Die Vorgaben der Biologie
Das Gehirn spielt bei solchen Umorientierungen
eine entscheidende Rolle. Und die Gehirne von Männern und Frauen
sind ebenfalls verschieden. Sie legen unterschiedliche Funktionen, Begabungen,
Gefühle, Interessen und sexuelle Bedürfnisse fest. Sie steuern
und prägen unser Wesen mit der Konsequenz, daß wir einiges
eben hinnehmen müssen, weil es nicht oder nur bedingt veränderbar,
beziehungsweise verstandesmäßig beeinflußbar ist.
So kommt es, daß Männer aggressiver
reagieren, sich abstrakter orientieren und den Statussymbolen wie Geld
und Macht mehr Bedeutung Beimessen. Frauen hingegen neigen zu ausgeprägterer
Sensibilität, intuitivem Verhalten und einem stärkeren Interesse
an menschlichen Problemen. Sie ziehen zarte Romanzen dem Sex eindeutig
vor.
Aber nicht nur im Kopf offenbaren sich solche
gravierenden Abweichungen. In jeder Körperzelle sind die beiden Geschlechter
verschieden. Schon die Sterblichkeit der Babys beweist, daß die,
Mädchen widerstandsfähiger und vitaler sind. Frauen verfügen
über eine stabilere Gesundheit, sind nicht so anfällig, lassen
sich nachweislich weniger krank schreiben und erholen sich rascher. Nicht
von ungefähr überleben die Frauen die Männer im Durchschnitt
um sieben Jahre.
Obwohl Männer mehr Muskeln spielen lassen
können, sich mit weniger Fett herumschlagen und bis zu 50 Prozent
mehr Körperkraft besitzen, erweisen sich Frauen als weniger schnell
müde, ausdauernder und belastbarer. Sie schütten in Ausnahmesituationen
nur halb so viel Streßhormone aus wie die Männer.
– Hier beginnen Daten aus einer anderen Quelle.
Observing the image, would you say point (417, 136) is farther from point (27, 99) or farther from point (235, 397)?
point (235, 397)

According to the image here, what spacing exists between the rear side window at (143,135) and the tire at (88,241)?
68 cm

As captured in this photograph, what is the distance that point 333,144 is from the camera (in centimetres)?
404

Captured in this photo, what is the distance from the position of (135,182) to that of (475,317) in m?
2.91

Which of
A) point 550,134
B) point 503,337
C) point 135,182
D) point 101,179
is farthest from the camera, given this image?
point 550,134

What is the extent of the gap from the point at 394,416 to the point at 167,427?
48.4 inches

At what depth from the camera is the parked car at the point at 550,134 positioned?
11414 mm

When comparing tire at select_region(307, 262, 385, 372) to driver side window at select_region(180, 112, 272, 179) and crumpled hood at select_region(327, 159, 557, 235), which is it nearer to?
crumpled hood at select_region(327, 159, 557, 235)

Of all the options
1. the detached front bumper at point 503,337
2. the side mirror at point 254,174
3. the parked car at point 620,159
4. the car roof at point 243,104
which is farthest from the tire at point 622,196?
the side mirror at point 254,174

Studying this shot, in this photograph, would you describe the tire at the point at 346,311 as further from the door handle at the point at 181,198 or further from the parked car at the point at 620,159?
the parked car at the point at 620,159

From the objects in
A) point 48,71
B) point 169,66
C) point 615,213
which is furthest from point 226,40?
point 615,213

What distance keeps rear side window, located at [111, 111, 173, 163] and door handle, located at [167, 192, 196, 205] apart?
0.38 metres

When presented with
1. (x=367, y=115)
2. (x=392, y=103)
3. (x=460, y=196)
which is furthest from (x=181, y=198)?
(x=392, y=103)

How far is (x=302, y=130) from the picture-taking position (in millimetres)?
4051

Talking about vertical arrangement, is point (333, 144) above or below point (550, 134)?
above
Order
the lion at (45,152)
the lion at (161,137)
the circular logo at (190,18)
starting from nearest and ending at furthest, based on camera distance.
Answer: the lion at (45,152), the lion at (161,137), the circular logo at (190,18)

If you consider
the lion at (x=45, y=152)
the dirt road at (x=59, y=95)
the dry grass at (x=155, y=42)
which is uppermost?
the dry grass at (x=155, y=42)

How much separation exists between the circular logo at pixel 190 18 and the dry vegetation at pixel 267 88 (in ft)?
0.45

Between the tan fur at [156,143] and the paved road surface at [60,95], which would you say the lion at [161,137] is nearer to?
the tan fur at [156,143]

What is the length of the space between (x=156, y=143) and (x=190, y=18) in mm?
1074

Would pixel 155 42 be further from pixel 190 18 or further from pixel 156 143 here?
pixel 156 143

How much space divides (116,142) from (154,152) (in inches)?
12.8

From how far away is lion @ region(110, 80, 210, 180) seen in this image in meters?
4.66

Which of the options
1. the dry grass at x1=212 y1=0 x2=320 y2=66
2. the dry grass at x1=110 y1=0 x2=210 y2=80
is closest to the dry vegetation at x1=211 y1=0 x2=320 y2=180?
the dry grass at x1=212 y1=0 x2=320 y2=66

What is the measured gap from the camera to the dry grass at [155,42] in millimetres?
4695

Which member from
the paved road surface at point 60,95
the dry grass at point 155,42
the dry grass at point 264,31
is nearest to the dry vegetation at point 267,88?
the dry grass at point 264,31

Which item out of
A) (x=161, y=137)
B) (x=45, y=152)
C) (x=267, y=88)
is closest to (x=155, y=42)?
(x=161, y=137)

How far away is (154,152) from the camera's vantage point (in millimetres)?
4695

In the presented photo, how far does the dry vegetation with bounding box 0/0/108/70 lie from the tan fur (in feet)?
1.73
Insgesamt jedoch produzieren Frauen mehr,
aber andere Hormone. Wissenschaftler wollen sogar herausgefunden haben,
daß Männer weniger weinen als Frauen, weil ihnen ein bestimmtes
Hormon fehlt, das die Tränenflüssigkeit beeinflußt. Vor
der Pubertät, so die Experten, weinen Buben und Mädchen nämlich
gleich viel.
Unterschiede und kein Ende
Aber die Liste der Merk- und Denkwürdigkeiten
ist noch länger. Das Blut der Frauen enthält mehr Wasser, ihr
Stoffwechsel ist niedriger, ihre Atmungsaktivität geringer, ihr Herz
schlägt schneller und der Blutdruck variiert häufiger. Höhere
Temperaturen sind für Frauen leichter zu ertragen.
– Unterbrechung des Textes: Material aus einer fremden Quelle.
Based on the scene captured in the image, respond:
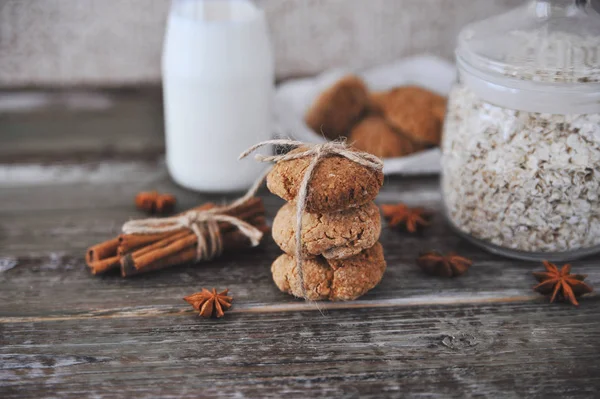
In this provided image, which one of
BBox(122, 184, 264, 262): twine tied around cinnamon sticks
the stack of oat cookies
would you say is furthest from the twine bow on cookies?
the stack of oat cookies

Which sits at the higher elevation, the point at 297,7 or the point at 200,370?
the point at 297,7

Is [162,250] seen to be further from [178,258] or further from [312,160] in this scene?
[312,160]

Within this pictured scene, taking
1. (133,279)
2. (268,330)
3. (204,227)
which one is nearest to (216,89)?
(204,227)

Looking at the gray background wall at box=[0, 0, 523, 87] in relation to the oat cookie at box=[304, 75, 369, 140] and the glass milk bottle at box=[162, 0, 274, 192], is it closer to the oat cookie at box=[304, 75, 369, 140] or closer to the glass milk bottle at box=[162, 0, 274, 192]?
the oat cookie at box=[304, 75, 369, 140]

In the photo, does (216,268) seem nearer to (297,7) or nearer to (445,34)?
(297,7)

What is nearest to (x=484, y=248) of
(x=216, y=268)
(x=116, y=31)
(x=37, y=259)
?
(x=216, y=268)

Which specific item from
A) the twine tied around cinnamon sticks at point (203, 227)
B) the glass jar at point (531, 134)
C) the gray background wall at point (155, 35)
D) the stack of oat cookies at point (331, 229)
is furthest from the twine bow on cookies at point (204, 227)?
the gray background wall at point (155, 35)
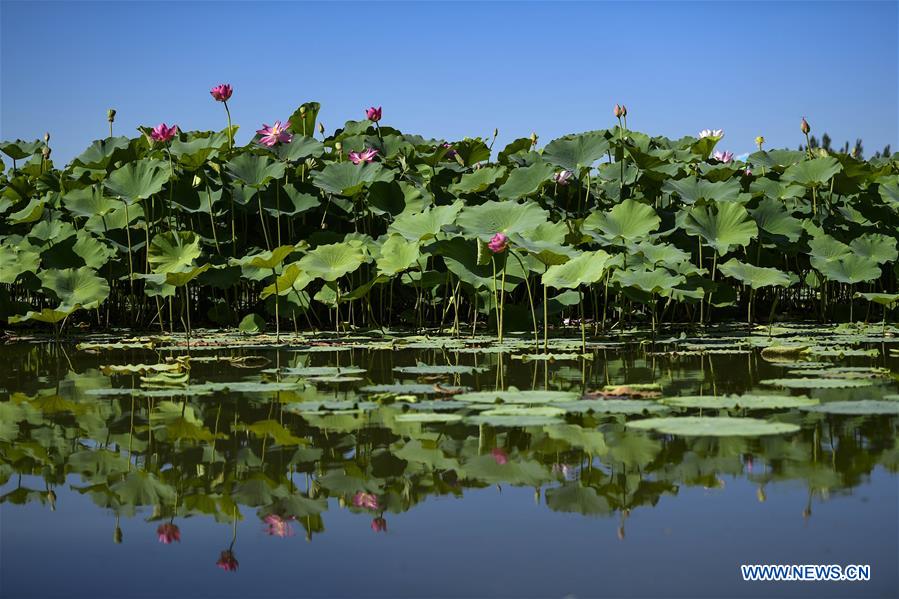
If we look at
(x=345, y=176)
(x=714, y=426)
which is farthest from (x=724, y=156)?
(x=714, y=426)

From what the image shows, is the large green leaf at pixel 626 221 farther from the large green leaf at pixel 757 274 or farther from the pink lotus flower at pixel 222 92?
the pink lotus flower at pixel 222 92

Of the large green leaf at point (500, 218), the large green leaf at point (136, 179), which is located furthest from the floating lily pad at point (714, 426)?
the large green leaf at point (136, 179)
Während Männer bevorzugt räumlich
und abstrakt denken, spezialisierter und theoretischer sind, reagieren
Frauen stärker auf sinnliche Reize. Sie hören besser, haben
ein feineres Ohr für Schwankungen von Lautstärke und Harmonien.
Deshalb widmen sie sich in der Regel mehr und lieber dem Gesang und Tanz
als Männer.
Frauen sehen im Dunkeln besser. Ihr visuelles
Gedächtnis stellt das der Herren in den Schatten. Und die Frau übertrifft
den Mann deutlich in puncto Tastsinn und Geruchsempfindlichkeit. In der
Summe ihrer sinnlichen Fähigkeiten entfaltet sie eine feinfühligere
Wahrnehmung für Andeutungen. Sie ist Meister im Heraushören
von Nuancen und Zwischentönen. Das fördert eine bessere Menschenkenntnis.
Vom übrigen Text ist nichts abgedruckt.